Today Is...Read a Book Day

A little while ago i pondered on just how many are there in the World and as usual i asked Google who came back with a 2010 study which stated since the invention of the Gutenberg’s printing press in 1440, the books in all the World libraries with an ISBN number is just under 130 million.
It then went on to confuse things by saying that doesn't include self published books which according to UNESCO, is about 2.2 million books every year so if we say the minimum is around 150 million then that kind of feels underwhelming for 600 years of publishing but writing a book is hard work so it must be even more annoying for an author to slave over a quill/pen/typewriter/computer for months on end to then only have the thing you created misunderstood.
F. Scott Fitzgerald said that of his novel The Great Gatsby, no-one had the slightest idea what the book was about because where he was writing about the decadent downside of the American dream and the class system, the main thing people seemed to take away from it was the parties in the Roaring 20's were cool.
When he wrote Fahrenheit 451, Ray Bradbury's idea was for it to show how the television boom was destroying interest in culture and literature but he was often told no it wasn't, it was all about government censorship.
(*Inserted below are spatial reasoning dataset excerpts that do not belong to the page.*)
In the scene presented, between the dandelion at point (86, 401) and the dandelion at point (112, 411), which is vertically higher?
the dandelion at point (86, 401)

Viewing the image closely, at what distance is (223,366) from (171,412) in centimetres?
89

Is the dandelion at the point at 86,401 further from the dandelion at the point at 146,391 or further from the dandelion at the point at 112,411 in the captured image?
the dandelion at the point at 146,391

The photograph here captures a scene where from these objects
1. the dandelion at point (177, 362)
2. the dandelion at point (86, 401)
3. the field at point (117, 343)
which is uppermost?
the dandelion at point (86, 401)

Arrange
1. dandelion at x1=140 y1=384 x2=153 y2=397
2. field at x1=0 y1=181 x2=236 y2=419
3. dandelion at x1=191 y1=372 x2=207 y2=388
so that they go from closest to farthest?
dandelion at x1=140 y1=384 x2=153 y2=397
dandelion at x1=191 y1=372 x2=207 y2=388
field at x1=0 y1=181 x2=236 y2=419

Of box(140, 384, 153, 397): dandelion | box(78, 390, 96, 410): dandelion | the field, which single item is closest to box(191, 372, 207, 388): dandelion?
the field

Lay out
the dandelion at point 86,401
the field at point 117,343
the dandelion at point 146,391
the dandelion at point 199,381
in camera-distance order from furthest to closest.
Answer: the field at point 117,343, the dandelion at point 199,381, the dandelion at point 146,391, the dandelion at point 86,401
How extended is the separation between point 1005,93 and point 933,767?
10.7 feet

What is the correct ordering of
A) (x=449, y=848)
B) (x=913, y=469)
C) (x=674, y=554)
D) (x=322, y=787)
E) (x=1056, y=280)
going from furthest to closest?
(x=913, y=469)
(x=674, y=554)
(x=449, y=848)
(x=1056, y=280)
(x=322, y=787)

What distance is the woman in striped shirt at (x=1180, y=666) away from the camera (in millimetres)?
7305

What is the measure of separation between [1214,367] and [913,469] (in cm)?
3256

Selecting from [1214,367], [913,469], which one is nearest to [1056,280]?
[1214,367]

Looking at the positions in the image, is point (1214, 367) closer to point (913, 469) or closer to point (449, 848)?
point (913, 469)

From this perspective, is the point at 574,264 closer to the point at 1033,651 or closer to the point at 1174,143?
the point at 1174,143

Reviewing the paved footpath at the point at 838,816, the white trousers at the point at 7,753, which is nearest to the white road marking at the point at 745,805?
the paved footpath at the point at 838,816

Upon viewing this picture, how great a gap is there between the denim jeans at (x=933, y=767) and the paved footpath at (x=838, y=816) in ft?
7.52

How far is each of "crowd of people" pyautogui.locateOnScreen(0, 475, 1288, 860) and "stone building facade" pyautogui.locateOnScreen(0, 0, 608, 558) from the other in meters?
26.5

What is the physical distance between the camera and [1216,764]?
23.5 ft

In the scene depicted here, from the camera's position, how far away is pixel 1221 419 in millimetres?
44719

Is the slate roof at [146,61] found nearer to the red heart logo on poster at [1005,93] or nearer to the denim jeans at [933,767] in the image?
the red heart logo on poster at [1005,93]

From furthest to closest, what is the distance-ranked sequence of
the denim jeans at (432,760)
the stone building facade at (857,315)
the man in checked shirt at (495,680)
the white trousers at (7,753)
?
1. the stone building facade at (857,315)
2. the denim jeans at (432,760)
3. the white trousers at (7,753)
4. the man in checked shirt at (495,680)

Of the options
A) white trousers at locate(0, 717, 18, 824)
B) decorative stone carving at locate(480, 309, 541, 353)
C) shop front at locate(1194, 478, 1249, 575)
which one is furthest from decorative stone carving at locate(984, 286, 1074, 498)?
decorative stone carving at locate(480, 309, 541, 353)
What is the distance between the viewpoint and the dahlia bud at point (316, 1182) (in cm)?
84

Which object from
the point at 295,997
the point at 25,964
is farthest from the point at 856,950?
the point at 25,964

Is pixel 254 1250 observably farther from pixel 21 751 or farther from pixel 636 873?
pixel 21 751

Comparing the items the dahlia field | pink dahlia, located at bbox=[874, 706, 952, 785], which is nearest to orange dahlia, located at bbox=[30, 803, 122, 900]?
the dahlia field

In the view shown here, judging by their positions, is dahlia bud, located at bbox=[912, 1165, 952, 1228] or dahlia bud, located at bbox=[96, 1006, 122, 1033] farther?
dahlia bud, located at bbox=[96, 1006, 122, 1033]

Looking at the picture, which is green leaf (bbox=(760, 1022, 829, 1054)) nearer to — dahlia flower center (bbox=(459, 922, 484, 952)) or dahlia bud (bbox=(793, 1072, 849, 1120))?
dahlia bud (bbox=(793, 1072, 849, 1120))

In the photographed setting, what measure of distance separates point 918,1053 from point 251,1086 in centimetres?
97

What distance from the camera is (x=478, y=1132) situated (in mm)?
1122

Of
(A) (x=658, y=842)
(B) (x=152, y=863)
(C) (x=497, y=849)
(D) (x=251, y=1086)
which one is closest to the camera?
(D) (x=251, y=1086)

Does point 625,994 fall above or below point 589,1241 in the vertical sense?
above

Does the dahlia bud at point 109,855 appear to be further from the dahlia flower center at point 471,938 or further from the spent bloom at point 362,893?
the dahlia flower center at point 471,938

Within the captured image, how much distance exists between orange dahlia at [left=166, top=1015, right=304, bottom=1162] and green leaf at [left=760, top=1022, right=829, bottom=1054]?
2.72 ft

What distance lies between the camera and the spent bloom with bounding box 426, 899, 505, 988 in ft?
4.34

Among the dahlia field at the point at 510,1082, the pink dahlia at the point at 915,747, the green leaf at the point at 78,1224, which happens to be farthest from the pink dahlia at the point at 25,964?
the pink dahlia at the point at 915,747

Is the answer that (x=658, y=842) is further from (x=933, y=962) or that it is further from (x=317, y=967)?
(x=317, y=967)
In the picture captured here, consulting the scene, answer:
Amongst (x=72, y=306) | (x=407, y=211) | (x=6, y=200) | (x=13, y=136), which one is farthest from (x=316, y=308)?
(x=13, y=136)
The heavyweight Thus Spake Zarathustra by Friedrich Nitzsche had been used by Mussolini and Hitler to justify the idea of Superhumans but he was very anti the idea and his tome was a rallying cry against the very idea and on his death it was his sister who edited his work to mean the opposite and she happened to be a big fat Nazi.
Machiavelli's The Prince has many fans amongst tyrants and dictators but he was actually mocking them and their methods and Jack Kerouac's On the Road was a big hit with the Beatnik generation who took his travels across America as a life style instead of the unpleasant warning against an empty, hedonistic lifestyle as he planned leading to him to say that the Beatniks had turned his novel into something unrecognisable.
The Shining by Stephen King was about the dangers of alcoholism and Oedipus Rex by Sophocles is less about Oedipus wanting to sleep with his mother and kill his father and more about how he tried to evade a prophecy about his mother and father but ending up accidently killing him and marrying her anyway as fate decreed.
The most misunderstood book has to be Frankenstein by Mary Shelly which is a moral story about how men shouldn’t consider themselves Gods and how the monster who was actually a nice helpful and caring chap is hated and feared for being different and finally turns on the people he has been trying to form an attachment with, that and how everyone calls the Monster Frankenstein when it is actually the scientist who created him, the monster is just called Monster.